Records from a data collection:
** BEGIN **

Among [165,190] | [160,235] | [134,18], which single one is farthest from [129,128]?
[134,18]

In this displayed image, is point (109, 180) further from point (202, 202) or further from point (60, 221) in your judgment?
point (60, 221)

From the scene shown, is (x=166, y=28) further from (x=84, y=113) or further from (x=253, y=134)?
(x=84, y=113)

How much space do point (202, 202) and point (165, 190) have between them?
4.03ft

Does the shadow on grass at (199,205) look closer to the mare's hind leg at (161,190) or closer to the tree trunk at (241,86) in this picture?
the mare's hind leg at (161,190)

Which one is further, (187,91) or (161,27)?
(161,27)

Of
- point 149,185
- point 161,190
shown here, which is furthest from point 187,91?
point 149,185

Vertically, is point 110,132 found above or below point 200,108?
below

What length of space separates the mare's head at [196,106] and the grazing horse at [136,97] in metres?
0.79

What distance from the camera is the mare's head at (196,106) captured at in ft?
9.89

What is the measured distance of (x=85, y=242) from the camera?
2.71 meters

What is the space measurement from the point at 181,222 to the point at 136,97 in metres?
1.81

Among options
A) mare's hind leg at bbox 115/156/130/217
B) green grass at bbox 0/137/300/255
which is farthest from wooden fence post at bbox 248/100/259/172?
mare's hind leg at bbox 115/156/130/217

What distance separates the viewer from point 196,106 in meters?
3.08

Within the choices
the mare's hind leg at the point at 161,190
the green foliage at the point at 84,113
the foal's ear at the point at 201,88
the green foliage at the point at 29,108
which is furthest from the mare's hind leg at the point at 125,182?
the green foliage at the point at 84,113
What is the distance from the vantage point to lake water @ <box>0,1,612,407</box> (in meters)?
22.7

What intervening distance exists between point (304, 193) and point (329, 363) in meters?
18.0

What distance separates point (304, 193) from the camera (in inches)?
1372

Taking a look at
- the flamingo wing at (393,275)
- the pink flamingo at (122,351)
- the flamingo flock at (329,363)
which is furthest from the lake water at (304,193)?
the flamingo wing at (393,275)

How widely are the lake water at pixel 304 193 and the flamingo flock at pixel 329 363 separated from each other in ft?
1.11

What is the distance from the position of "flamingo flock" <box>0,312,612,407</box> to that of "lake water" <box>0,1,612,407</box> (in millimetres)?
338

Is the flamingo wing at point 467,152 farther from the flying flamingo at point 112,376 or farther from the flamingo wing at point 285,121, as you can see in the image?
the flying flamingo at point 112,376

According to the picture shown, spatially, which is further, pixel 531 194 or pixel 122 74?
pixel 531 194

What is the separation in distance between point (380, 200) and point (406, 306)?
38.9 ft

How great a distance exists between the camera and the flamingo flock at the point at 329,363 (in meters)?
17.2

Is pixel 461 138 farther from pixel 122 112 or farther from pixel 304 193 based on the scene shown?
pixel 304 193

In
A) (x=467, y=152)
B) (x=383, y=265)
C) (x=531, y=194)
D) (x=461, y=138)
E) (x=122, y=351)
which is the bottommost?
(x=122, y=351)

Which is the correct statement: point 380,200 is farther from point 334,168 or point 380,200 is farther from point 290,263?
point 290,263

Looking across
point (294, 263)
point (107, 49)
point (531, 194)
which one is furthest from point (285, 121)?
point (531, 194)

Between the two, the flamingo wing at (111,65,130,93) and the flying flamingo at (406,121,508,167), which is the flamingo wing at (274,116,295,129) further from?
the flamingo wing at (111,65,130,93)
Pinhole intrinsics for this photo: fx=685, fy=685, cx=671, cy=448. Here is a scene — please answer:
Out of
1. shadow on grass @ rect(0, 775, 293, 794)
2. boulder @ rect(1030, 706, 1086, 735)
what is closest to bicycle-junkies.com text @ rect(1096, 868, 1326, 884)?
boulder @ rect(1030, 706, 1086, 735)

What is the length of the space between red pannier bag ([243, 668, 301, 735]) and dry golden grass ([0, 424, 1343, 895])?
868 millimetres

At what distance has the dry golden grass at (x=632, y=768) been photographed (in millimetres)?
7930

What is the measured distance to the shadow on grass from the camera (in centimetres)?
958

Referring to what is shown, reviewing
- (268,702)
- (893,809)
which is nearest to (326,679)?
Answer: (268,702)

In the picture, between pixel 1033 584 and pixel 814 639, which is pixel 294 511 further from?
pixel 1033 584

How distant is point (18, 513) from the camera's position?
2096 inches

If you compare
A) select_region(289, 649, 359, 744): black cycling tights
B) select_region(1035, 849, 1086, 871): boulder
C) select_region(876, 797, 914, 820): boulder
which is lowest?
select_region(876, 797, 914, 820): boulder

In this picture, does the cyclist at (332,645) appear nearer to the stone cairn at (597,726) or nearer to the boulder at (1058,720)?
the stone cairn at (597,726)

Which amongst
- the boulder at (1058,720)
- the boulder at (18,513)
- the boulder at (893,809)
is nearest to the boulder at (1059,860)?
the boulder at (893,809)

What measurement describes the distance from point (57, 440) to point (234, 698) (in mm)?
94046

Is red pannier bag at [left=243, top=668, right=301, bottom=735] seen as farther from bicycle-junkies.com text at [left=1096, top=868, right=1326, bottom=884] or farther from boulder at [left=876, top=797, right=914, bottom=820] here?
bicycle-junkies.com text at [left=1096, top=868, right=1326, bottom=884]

** END **

TASK TO COMPLETE: Rewrite the data above, swapping "grazing horse" for "grazing pony" everywhere it appears and keeping everything else the same.

RESPONSE TO THE EXERCISE:
Among [165,190] | [160,235] | [134,18], which single one is farthest from [129,128]?
[134,18]

In this displayed image, is point (109, 180) further from point (202, 202) or further from point (60, 221) in your judgment?
point (60, 221)

From the scene shown, is (x=166, y=28) further from (x=84, y=113) or further from (x=253, y=134)?
(x=84, y=113)

How much space do point (202, 202) and point (165, 190) have between them?
4.03ft

Does the shadow on grass at (199,205) look closer to the mare's hind leg at (161,190) or closer to the tree trunk at (241,86) in this picture?
the mare's hind leg at (161,190)

Which one is further, (187,91) or (161,27)?
(161,27)

Of
- point 149,185
- point 161,190
shown here, which is furthest from point 187,91?
point 149,185

Vertically, is point 110,132 found above or below point 200,108?
below

What length of space separates the mare's head at [196,106] and the grazing pony at [136,97] in metres?
0.79

What distance from the camera is the mare's head at (196,106) captured at in ft?
9.89

What is the measured distance of (x=85, y=242) from the camera?
2.71 meters

What is the space measurement from the point at 181,222 to the point at 136,97 in metres?
1.81

Among options
A) mare's hind leg at bbox 115/156/130/217
B) green grass at bbox 0/137/300/255
which is farthest from wooden fence post at bbox 248/100/259/172?
mare's hind leg at bbox 115/156/130/217

What distance separates the viewer from point 196,106 in meters?
3.08

Within the choices
the mare's hind leg at the point at 161,190
the green foliage at the point at 84,113
the foal's ear at the point at 201,88
the green foliage at the point at 29,108
which is furthest from the mare's hind leg at the point at 125,182?
the green foliage at the point at 84,113
What is the distance from the vantage point to lake water @ <box>0,1,612,407</box> (in meters)?
22.7

What intervening distance exists between point (304, 193) and point (329, 363) in meters?
18.0

What distance separates point (304, 193) from the camera (in inches)?
1372

Taking a look at
- the flamingo wing at (393,275)
- the pink flamingo at (122,351)
- the flamingo flock at (329,363)
which is furthest from the lake water at (304,193)?
the flamingo wing at (393,275)

How widely are the lake water at pixel 304 193 and the flamingo flock at pixel 329 363 separated from each other in ft?
1.11

What is the distance from the position of "flamingo flock" <box>0,312,612,407</box> to that of "lake water" <box>0,1,612,407</box> (in millimetres)?
338

Is the flamingo wing at point 467,152 farther from the flying flamingo at point 112,376 or farther from the flamingo wing at point 285,121, as you can see in the image?
the flying flamingo at point 112,376

According to the picture shown, spatially, which is further, pixel 531 194 or pixel 122 74?
pixel 531 194

What is the separation in distance between point (380, 200) and point (406, 306)?
38.9 ft

How great a distance exists between the camera and the flamingo flock at the point at 329,363 (in meters)?
17.2

Is pixel 461 138 farther from pixel 122 112 or farther from pixel 304 193 based on the scene shown?
pixel 304 193

In
A) (x=467, y=152)
B) (x=383, y=265)
C) (x=531, y=194)
D) (x=461, y=138)
E) (x=122, y=351)
which is the bottommost?
(x=122, y=351)

Which is the correct statement: point 380,200 is farther from point 334,168 or point 380,200 is farther from point 290,263?
point 290,263

Looking across
point (294, 263)
point (107, 49)
point (531, 194)
which one is furthest from point (285, 121)?
point (531, 194)

Between the two, the flamingo wing at (111,65,130,93) and the flying flamingo at (406,121,508,167), which is the flamingo wing at (274,116,295,129) further from?
the flamingo wing at (111,65,130,93)
Pinhole intrinsics for this photo: fx=685, fy=685, cx=671, cy=448. Here is a scene — please answer:
Out of
1. shadow on grass @ rect(0, 775, 293, 794)
2. boulder @ rect(1030, 706, 1086, 735)
what is closest to bicycle-junkies.com text @ rect(1096, 868, 1326, 884)?
boulder @ rect(1030, 706, 1086, 735)

What is the length of the space between red pannier bag ([243, 668, 301, 735]) and dry golden grass ([0, 424, 1343, 895])?
868 millimetres

At what distance has the dry golden grass at (x=632, y=768) been photographed (in millimetres)?
7930

What is the measured distance to the shadow on grass from the camera (in centimetres)?
958

Referring to what is shown, reviewing
- (268,702)
- (893,809)
which is nearest to (326,679)?
Answer: (268,702)

In the picture, between pixel 1033 584 and pixel 814 639, which is pixel 294 511 further from?
pixel 1033 584

How distant is point (18, 513) from the camera's position?
2096 inches

If you compare
A) select_region(289, 649, 359, 744): black cycling tights
B) select_region(1035, 849, 1086, 871): boulder
C) select_region(876, 797, 914, 820): boulder
which is lowest?
select_region(876, 797, 914, 820): boulder

In this picture, does the cyclist at (332,645) appear nearer to the stone cairn at (597,726) or nearer to the boulder at (1058,720)?
the stone cairn at (597,726)

Which amongst
- the boulder at (1058,720)
- the boulder at (18,513)
- the boulder at (893,809)
is nearest to the boulder at (1059,860)?
the boulder at (893,809)

What measurement describes the distance from point (57, 440) to point (234, 698) (in mm)?
94046

Is red pannier bag at [left=243, top=668, right=301, bottom=735] seen as farther from bicycle-junkies.com text at [left=1096, top=868, right=1326, bottom=884] or farther from boulder at [left=876, top=797, right=914, bottom=820] here?
bicycle-junkies.com text at [left=1096, top=868, right=1326, bottom=884]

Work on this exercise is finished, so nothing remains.